How to complete this task. Copy the data that appears below exactly. Drop the pictures.

Short descriptive text snippets.
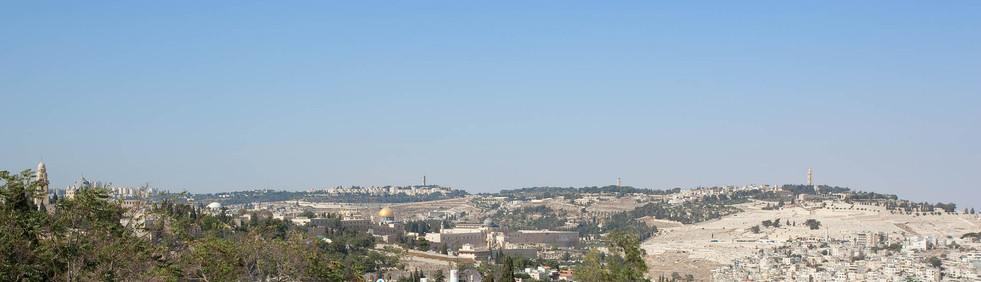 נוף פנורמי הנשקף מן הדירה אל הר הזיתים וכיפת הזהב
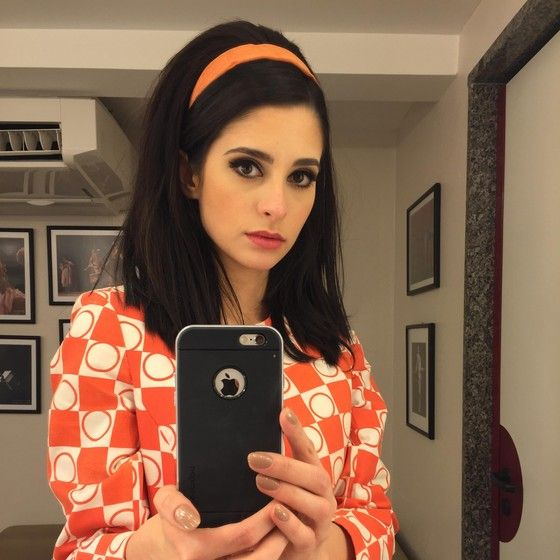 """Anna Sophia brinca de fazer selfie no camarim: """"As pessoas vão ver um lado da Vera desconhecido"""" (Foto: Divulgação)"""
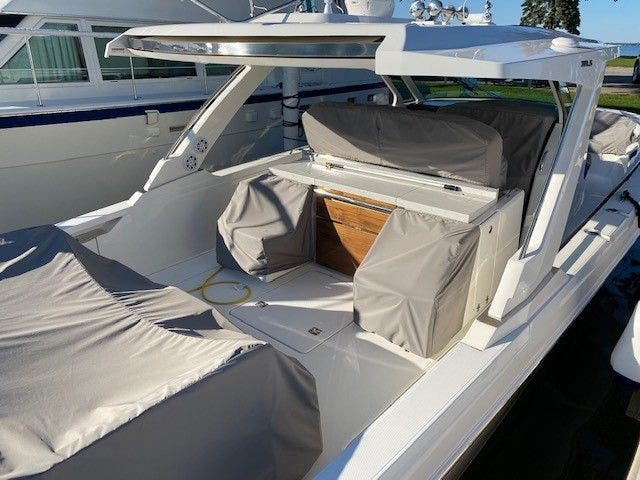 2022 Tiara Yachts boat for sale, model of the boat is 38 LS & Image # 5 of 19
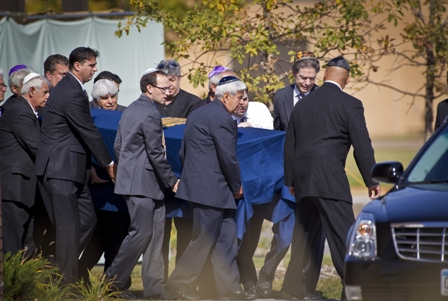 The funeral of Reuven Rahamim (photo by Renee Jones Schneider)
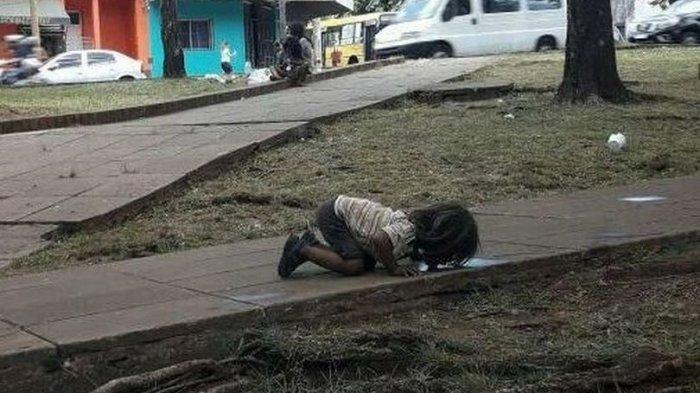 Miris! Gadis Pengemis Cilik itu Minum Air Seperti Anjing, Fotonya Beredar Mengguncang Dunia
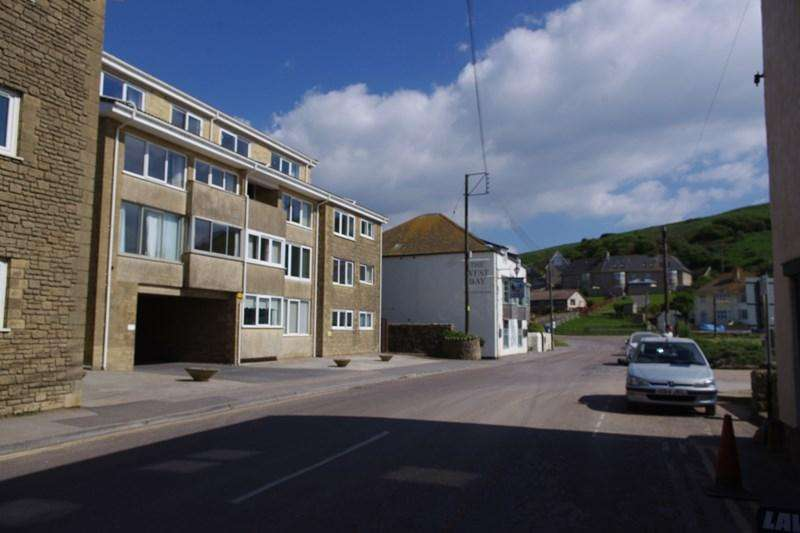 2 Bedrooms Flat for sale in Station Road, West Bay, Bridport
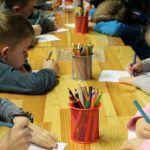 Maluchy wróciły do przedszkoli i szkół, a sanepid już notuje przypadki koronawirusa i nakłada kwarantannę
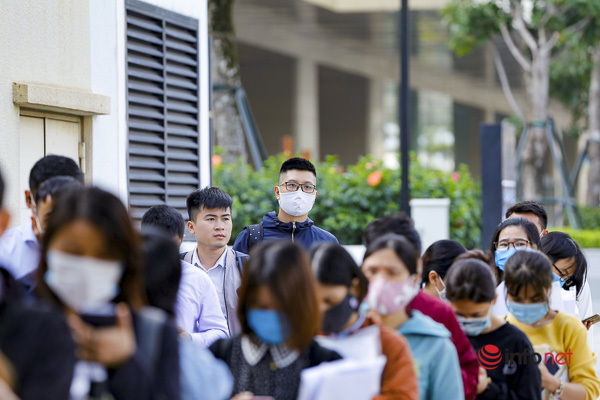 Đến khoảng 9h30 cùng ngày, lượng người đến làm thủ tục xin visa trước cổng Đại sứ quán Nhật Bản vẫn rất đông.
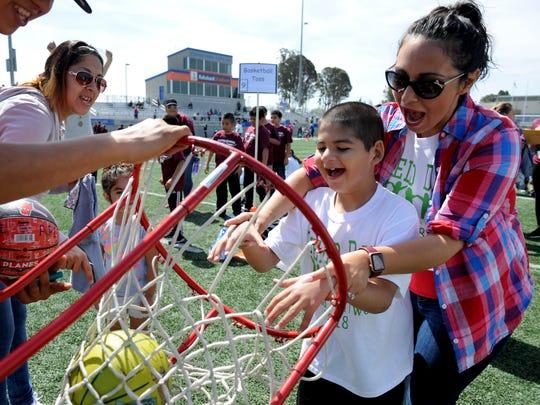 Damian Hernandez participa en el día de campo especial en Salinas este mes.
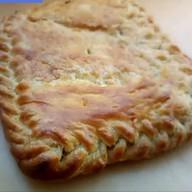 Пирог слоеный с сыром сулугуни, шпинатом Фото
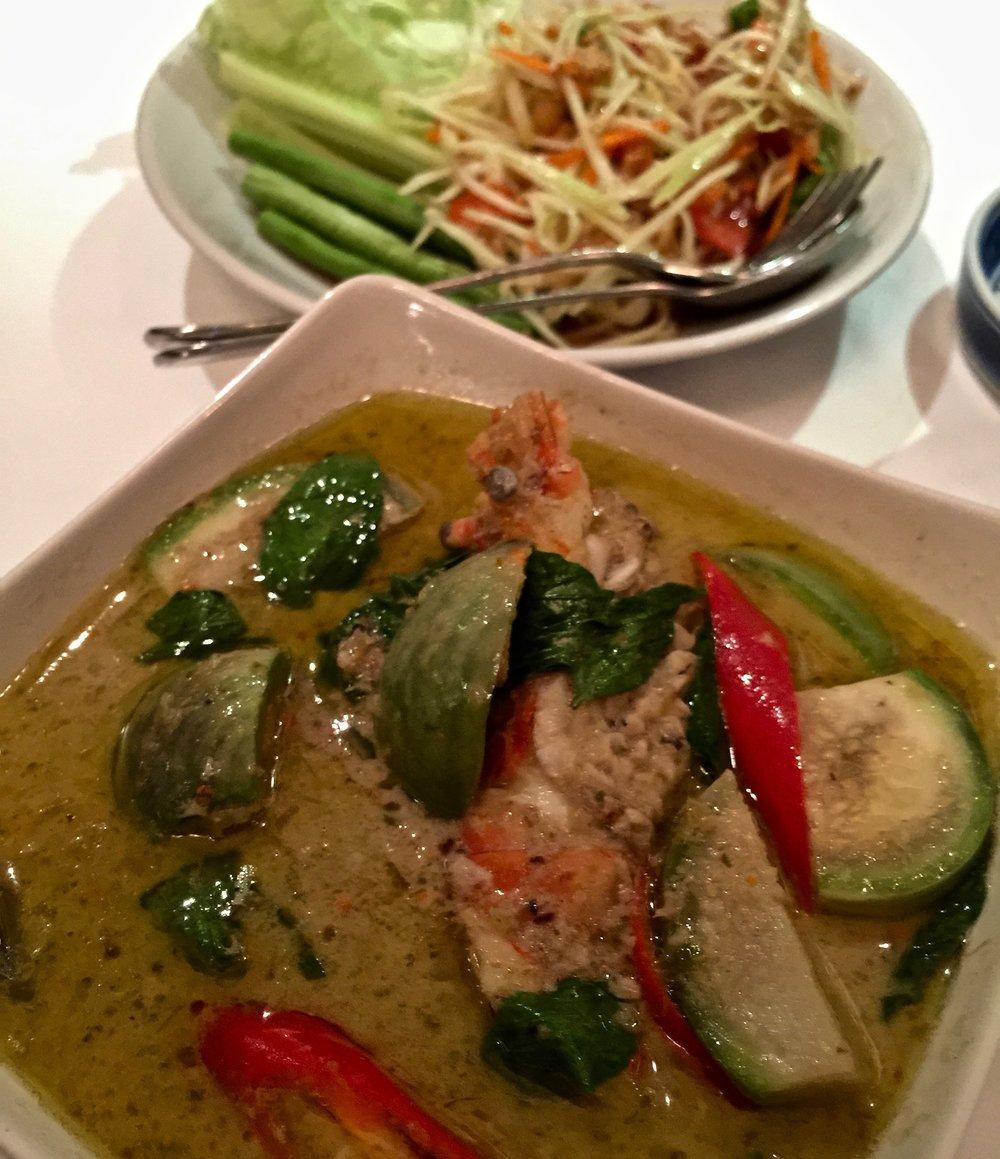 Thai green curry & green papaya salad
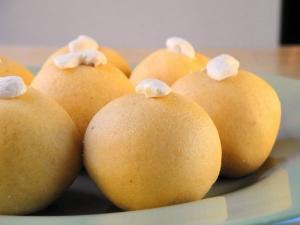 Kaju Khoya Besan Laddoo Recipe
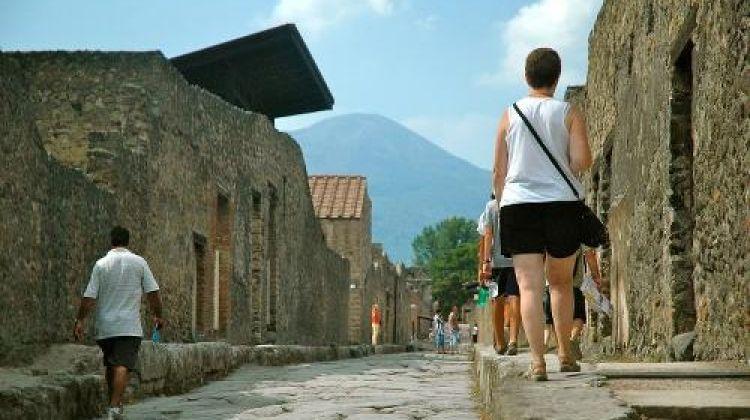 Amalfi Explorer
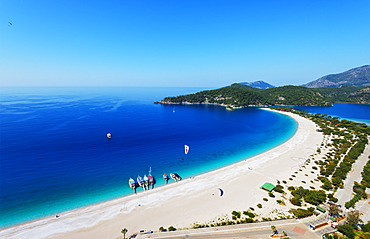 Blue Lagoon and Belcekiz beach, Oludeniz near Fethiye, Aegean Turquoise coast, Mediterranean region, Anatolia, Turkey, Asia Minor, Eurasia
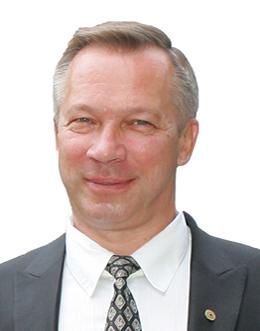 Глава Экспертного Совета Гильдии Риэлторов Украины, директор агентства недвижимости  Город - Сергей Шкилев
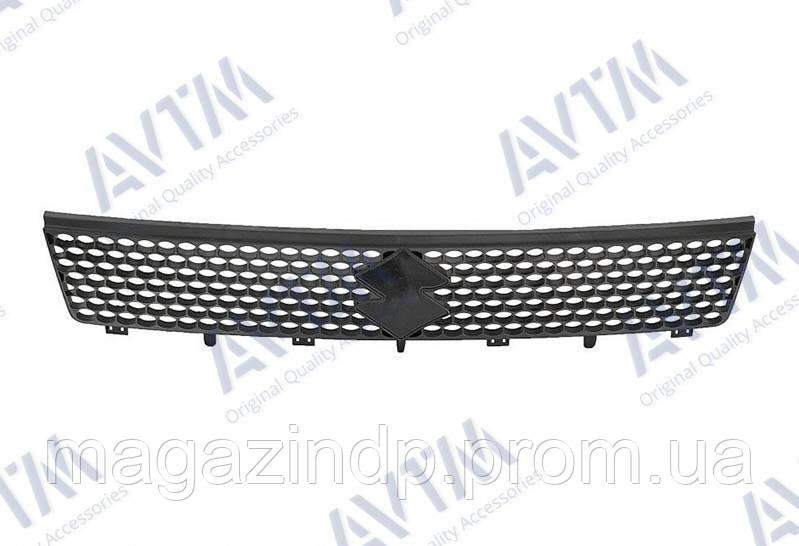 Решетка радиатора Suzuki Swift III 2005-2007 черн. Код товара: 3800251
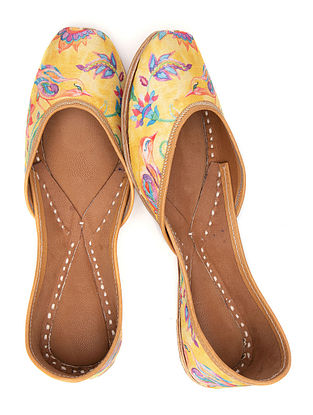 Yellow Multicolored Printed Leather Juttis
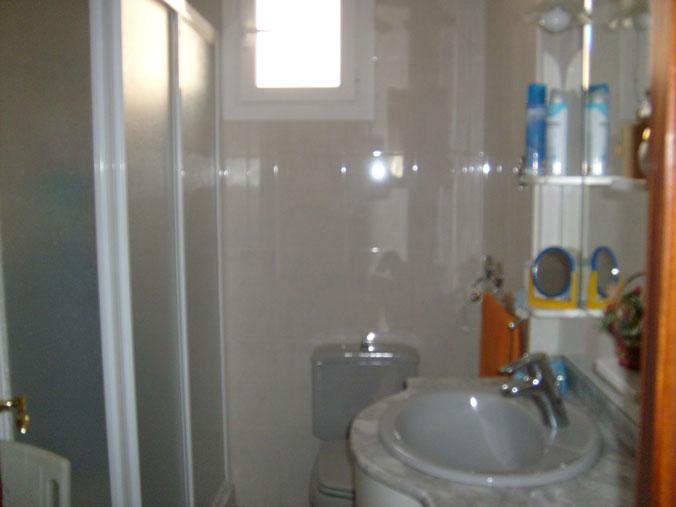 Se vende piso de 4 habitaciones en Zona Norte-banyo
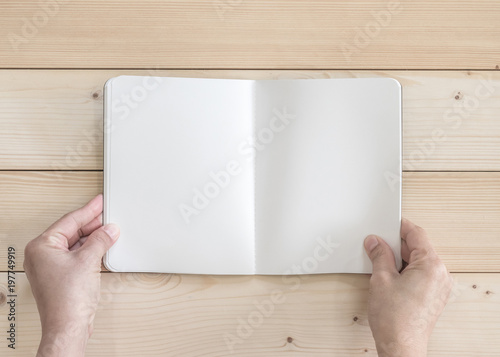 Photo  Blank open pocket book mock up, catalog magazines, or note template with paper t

Completed task.
 נוף פנורמי הנשקף מן הדירה אל הר הזיתים וכיפת הזהב
 """Anna Sophia brinca de fazer selfie no camarim: """"As pessoas vão ver um lado da Vera desconhecido"""" (Foto: Divulgação)"""
 2022 Tiara Yachts boat for sale, model of the boat is 38 LS & Image # 5 of 19
 The funeral of Reuven Rahamim (photo by Renee Jones Schneider)
 Miris! Gadis Pengemis Cilik itu Minum Air Seperti Anjing, Fotonya Beredar Mengguncang Dunia
 2 Bedrooms Flat for sale in Station Road, West Bay, Bridport
 Maluchy wróciły do przedszkoli i szkół, a sanepid już notuje przypadki koronawirusa i nakłada kwarantannę
 Đến khoảng 9h30 cùng ngày, lượng người đến làm thủ tục xin visa trước cổng Đại sứ quán Nhật Bản vẫn rất đông.
 Damian Hernandez participa en el día de campo especial en Salinas este mes.
 Пирог слоеный с сыром сулугуни, шпинатом Фото
 Thai green curry & green papaya salad
 Kaju Khoya Besan Laddoo Recipe
 Amalfi Explorer
 Blue Lagoon and Belcekiz beach, Oludeniz near Fethiye, Aegean Turquoise coast, Mediterranean region, Anatolia, Turkey, Asia Minor, Eurasia
 Глава Экспертного Совета Гильдии Риэлторов Украины, директор агентства недвижимости  Город - Сергей Шкилев
 Решетка радиатора Suzuki Swift III 2005-2007 черн. Код товара: 3800251
 Yellow Multicolored Printed Leather Juttis
 Se vende piso de 4 habitaciones en Zona Norte-banyo
 Photo  Blank open pocket book mock up, catalog magazines, or note template with paper t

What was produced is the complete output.